(Collected data)
##############################
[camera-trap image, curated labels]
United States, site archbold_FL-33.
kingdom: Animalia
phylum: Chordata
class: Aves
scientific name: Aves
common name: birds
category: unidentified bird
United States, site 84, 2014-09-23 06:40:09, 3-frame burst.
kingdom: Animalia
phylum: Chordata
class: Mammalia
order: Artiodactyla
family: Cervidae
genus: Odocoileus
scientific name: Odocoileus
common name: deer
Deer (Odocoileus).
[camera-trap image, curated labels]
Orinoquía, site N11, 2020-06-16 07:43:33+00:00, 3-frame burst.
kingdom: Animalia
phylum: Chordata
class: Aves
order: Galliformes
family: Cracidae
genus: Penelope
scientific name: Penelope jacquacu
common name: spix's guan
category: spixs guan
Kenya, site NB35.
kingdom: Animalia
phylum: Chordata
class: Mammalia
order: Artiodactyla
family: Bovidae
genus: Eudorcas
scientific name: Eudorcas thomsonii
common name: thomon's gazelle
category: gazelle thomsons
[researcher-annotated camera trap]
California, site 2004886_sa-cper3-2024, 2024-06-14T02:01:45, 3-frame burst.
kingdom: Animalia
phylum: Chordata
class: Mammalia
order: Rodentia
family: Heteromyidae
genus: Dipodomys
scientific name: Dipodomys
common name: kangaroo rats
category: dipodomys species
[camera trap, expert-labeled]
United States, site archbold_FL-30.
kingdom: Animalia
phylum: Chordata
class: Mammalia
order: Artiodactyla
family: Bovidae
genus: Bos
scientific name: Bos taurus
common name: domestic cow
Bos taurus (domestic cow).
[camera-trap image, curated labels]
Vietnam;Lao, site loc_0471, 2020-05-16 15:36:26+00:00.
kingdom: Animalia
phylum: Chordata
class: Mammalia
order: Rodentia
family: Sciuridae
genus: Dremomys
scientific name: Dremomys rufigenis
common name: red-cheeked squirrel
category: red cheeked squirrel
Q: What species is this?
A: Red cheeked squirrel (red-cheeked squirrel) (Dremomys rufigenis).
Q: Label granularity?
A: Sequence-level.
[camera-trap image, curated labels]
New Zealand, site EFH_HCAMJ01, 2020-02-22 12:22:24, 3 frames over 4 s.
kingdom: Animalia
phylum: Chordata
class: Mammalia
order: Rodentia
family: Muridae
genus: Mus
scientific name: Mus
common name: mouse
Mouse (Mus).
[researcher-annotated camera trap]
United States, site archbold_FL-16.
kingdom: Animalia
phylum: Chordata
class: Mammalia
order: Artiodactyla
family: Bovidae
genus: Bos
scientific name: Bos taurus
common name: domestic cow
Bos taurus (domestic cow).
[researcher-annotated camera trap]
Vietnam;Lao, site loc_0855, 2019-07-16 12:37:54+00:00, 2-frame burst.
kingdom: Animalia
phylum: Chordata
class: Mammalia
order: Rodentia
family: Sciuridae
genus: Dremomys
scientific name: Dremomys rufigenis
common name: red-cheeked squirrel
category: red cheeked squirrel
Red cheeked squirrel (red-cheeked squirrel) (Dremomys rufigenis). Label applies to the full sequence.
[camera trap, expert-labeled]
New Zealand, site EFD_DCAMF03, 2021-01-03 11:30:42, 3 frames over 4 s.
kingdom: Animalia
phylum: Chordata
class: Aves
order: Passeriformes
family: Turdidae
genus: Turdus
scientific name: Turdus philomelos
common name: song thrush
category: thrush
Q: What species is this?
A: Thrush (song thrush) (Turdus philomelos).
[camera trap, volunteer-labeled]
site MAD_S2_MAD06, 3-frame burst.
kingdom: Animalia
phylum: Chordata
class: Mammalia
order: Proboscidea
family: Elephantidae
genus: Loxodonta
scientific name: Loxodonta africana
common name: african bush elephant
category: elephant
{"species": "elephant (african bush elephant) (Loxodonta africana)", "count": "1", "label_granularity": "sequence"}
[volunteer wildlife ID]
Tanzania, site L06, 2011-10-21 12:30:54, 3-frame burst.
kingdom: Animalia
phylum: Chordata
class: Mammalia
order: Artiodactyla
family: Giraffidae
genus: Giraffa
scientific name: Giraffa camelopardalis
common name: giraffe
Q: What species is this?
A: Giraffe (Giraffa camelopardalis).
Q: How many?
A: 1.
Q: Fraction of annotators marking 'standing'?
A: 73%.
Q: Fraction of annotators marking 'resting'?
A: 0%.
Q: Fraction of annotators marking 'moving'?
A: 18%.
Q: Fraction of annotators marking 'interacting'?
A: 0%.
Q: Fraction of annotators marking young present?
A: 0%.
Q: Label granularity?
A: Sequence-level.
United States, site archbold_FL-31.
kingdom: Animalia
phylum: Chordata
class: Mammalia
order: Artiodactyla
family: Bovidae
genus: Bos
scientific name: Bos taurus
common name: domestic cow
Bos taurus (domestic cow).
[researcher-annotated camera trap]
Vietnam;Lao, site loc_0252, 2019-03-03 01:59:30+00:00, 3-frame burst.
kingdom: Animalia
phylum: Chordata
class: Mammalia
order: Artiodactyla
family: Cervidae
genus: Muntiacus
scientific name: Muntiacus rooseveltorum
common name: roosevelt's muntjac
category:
##############################
> **Work instruction**: Take the entries above and return all of them exactly.

> **Written answer**:
[camera-trap image, curated labels]
United States, site archbold_FL-33.
kingdom: Animalia
phylum: Chordata
class: Aves
scientific name: Aves
common name: birds
category: unidentified bird
United States, site 84, 2014-09-23 06:40:09, 3-frame burst.
kingdom: Animalia
phylum: Chordata
class: Mammalia
order: Artiodactyla
family: Cervidae
genus: Odocoileus
scientific name: Odocoileus
common name: deer
Deer (Odocoileus).
[camera-trap image, curated labels]
Orinoquía, site N11, 2020-06-16 07:43:33+00:00, 3-frame burst.
kingdom: Animalia
phylum: Chordata
class: Aves
order: Galliformes
family: Cracidae
genus: Penelope
scientific name: Penelope jacquacu
common name: spix's guan
category: spixs guan
Kenya, site NB35.
kingdom: Animalia
phylum: Chordata
class: Mammalia
order: Artiodactyla
family: Bovidae
genus: Eudorcas
scientific name: Eudorcas thomsonii
common name: thomon's gazelle
category: gazelle thomsons
[researcher-annotated camera trap]
California, site 2004886_sa-cper3-2024, 2024-06-14T02:01:45, 3-frame burst.
kingdom: Animalia
phylum: Chordata
class: Mammalia
order: Rodentia
family: Heteromyidae
genus: Dipodomys
scientific name: Dipodomys
common name: kangaroo rats
category: dipodomys species
[camera trap, expert-labeled]
United States, site archbold_FL-30.
kingdom: Animalia
phylum: Chordata
class: Mammalia
order: Artiodactyla
family: Bovidae
genus: Bos
scientific name: Bos taurus
common name: domestic cow
Bos taurus (domestic cow).
[camera-trap image, curated labels]
Vietnam;Lao, site loc_0471, 2020-05-16 15:36:26+00:00.
kingdom: Animalia
phylum: Chordata
class: Mammalia
order: Rodentia
family: Sciuridae
genus: Dremomys
scientific name: Dremomys rufigenis
common name: red-cheeked squirrel
category: red cheeked squirrel
Q: What species is this?
A: Red cheeked squirrel (red-cheeked squirrel) (Dremomys rufigenis).
Q: Label granularity?
A: Sequence-level.
[camera-trap image, curated labels]
New Zealand, site EFH_HCAMJ01, 2020-02-22 12:22:24, 3 frames over 4 s.
kingdom: Animalia
phylum: Chordata
class: Mammalia
order: Rodentia
family: Muridae
genus: Mus
scientific name: Mus
common name: mouse
Mouse (Mus).
[researcher-annotated camera trap]
United States, site archbold_FL-16.
kingdom: Animalia
phylum: Chordata
class: Mammalia
order: Artiodactyla
family: Bovidae
genus: Bos
scientific name: Bos taurus
common name: domestic cow
Bos taurus (domestic cow).
[researcher-annotated camera trap]
Vietnam;Lao, site loc_0855, 2019-07-16 12:37:54+00:00, 2-frame burst.
kingdom: Animalia
phylum: Chordata
class: Mammalia
order: Rodentia
family: Sciuridae
genus: Dremomys
scientific name: Dremomys rufigenis
common name: red-cheeked squirrel
category: red cheeked squirrel
Red cheeked squirrel (red-cheeked squirrel) (Dremomys rufigenis). Label applies to the full sequence.
[camera trap, expert-labeled]
New Zealand, site EFD_DCAMF03, 2021-01-03 11:30:42, 3 frames over 4 s.
kingdom: Animalia
phylum: Chordata
class: Aves
order: Passeriformes
family: Turdidae
genus: Turdus
scientific name: Turdus philomelos
common name: song thrush
category: thrush
Q: What species is this?
A: Thrush (song thrush) (Turdus philomelos).
[camera trap, volunteer-labeled]
site MAD_S2_MAD06, 3-frame burst.
kingdom: Animalia
phylum: Chordata
class: Mammalia
order: Proboscidea
family: Elephantidae
genus: Loxodonta
scientific name: Loxodonta africana
common name: african bush elephant
category: elephant
{"species": "elephant (african bush elephant) (Loxodonta africana)", "count": "1", "label_granularity": "sequence"}
[volunteer wildlife ID]
Tanzania, site L06, 2011-10-21 12:30:54, 3-frame burst.
kingdom: Animalia
phylum: Chordata
class: Mammalia
order: Artiodactyla
family: Giraffidae
genus: Giraffa
scientific name: Giraffa camelopardalis
common name: giraffe
Q: What species is this?
A: Giraffe (Giraffa camelopardalis).
Q: How many?
A: 1.
Q: Fraction of annotators marking 'standing'?
A: 73%.
Q: Fraction of annotators marking 'resting'?
A: 0%.
Q: Fraction of annotators marking 'moving'?
A: 18%.
Q: Fraction of annotators marking 'interacting'?
A: 0%.
Q: Fraction of annotators marking young present?
A: 0%.
Q: Label granularity?
A: Sequence-level.
United States, site archbold_FL-31.
kingdom: Animalia
phylum: Chordata
class: Mammalia
order: Artiodactyla
family: Bovidae
genus: Bos
scientific name: Bos taurus
common name: domestic cow
Bos taurus (domestic cow).
[researcher-annotated camera trap]
Vietnam;Lao, site loc_0252, 2019-03-03 01:59:30+00:00, 3-frame burst.
kingdom: Animalia
phylum: Chordata
class: Mammalia
order: Artiodactyla
family: Cervidae
genus: Muntiacus
scientific name: Muntiacus rooseveltorum
common name: roosevelt's muntjac
category:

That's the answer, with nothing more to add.